The O2 and Vodafone representatives at the session explained that their joint Beacon project would provide 18,500 2G, 3G and 4G masts by 2015. Voice over LTE services would be available by 2015 for the emergency services, but what this means in reality is a fallback service to 2G/3G.

Very little detail was offered on just how commercial bearers would go about providing the public safety community with the services identified by CCBG above; or how, or when, they would meet the requirements for a resilient network.

What was clear from the audience questions is that there is considerable unease among public safety professionals as to the current fitness for purpose of the LTE standard and the adequacy of using commercial bearers. 

Speaking to Wireless after the event, British APCO chief executive Tony Antoniou, summed up this concern by saying: ‘There is a huge credibility gap. Technologists have their clear vision of how the mission critical capabilities can be provided over a new technology like LTE. But unless they can engender belief and assurance, among the professional practitioners of public safety, the gap can generate damaging doubt.

‘So, some intense work is needed to reassure our community as to how and why the technology works and is able to deliver the service that we need to save lives on a 24/7 basis, irrespective of any scenario, including 7/7 and worse.’ 

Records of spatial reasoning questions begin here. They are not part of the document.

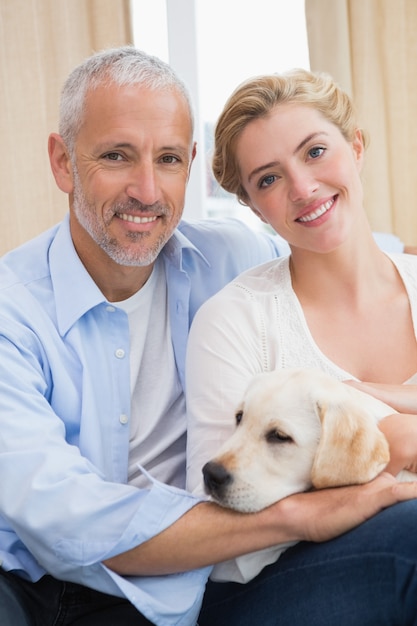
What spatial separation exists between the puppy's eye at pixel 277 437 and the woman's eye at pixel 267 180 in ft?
2.10

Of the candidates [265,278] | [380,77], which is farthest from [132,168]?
[380,77]

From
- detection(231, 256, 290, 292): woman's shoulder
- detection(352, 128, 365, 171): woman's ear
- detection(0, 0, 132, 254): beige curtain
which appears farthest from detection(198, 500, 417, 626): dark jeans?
detection(0, 0, 132, 254): beige curtain

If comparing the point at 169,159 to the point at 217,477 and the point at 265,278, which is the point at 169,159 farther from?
the point at 217,477

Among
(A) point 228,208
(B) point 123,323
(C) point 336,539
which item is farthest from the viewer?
(A) point 228,208

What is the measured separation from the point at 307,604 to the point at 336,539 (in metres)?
0.13

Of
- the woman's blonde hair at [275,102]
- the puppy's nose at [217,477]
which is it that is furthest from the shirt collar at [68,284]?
the puppy's nose at [217,477]

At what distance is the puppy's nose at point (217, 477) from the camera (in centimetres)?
141

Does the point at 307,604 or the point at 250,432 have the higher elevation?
the point at 250,432

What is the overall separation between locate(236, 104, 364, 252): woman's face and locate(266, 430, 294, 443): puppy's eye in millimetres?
523

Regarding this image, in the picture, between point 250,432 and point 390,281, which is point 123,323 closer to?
point 250,432

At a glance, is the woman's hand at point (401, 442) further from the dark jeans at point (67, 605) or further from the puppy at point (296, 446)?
the dark jeans at point (67, 605)

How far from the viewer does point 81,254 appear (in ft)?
6.42

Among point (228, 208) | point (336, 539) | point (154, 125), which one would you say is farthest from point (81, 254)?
point (228, 208)

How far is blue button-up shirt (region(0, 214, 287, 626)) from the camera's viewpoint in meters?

Antoniou points out that if commercial networks are used then Quality of Service (QoS) will be one of the most critical factors in maintaining the emergency service ‘pipe within the pipe’ that represents both a guaranteed ‘amount’ of throughput, and provides priority over other traffic types and other sources and destinations. 

Quality of service

‘QoS works,’ says Antoniou, ‘but it’s only as good as the implementation. We need reassurance here. We also have a huge gap in belief.’ Public safety users will need to be convinced that their commercial partners will recognise when their priority is paramount. The concern is that commercial networks will be reluctant to override the needs of their large corporate customers and ordinary subscribers.

To provide this reassurance Antoniou believes QoS must be backed up by some serious law, but are there any existing written legal precedents that can be used as a model? He also questions who is going to ensure that this is fit for purpose across all the component services and agencies.

Antoniou feels strongly that if the emergency services are to make a major step-change to a new technology by 2016, then all parties need to get behind it to make it a success. A great deal of work needs to be done to ensure the right technical solution is established and underpinned by the right legal framework. 

Above all the emergency services need reassuring that the tools they are going to get are the right ones for them to continue saving lives. The culture change will be considerable, so Government needs to take the emergency services with them when it finally decides on what its ESMCP solution will be.

To do this he says Government must mandate the successful implementation of what he calls the four Cs: 

Capacity

Capability: the minimum requirement is the capabilities public safety has today with TETRA – talk groups, red button, push-to-talk, priority, pre-emption, etc

Coverage: solid reassurance that if anything coverage will benefit from moving to a new technology – e.g. better in-building coverage and it ought to cover existing challenges over coverage in remote locations, open spaces and locations incorporating critical national infrastructure and assets 

Criticality: a guarantee that when the emergency services need the network it is there and they can do what they need to – priority, pre-emption, smart implementation of QoS etc; resilience – that there is a planned fallback if emergency service communication devices do not work, so they can still save lives.

‘My own view is that we haven’t got to get into a crusade here. I think these messages are already understood, but it is not just a case of implementing a clever technical solution; hearts and minds need to be won, so the support of all parties is really necessary,’ says Antoniou.

‘We think B-APCO can help here and we are actively planning events to help people understand the issues. We have close ties with the APCO in the US, so we hope to bring experiences and learnings from the roll-out of the US FirstNet LTE public safety network to the UK.’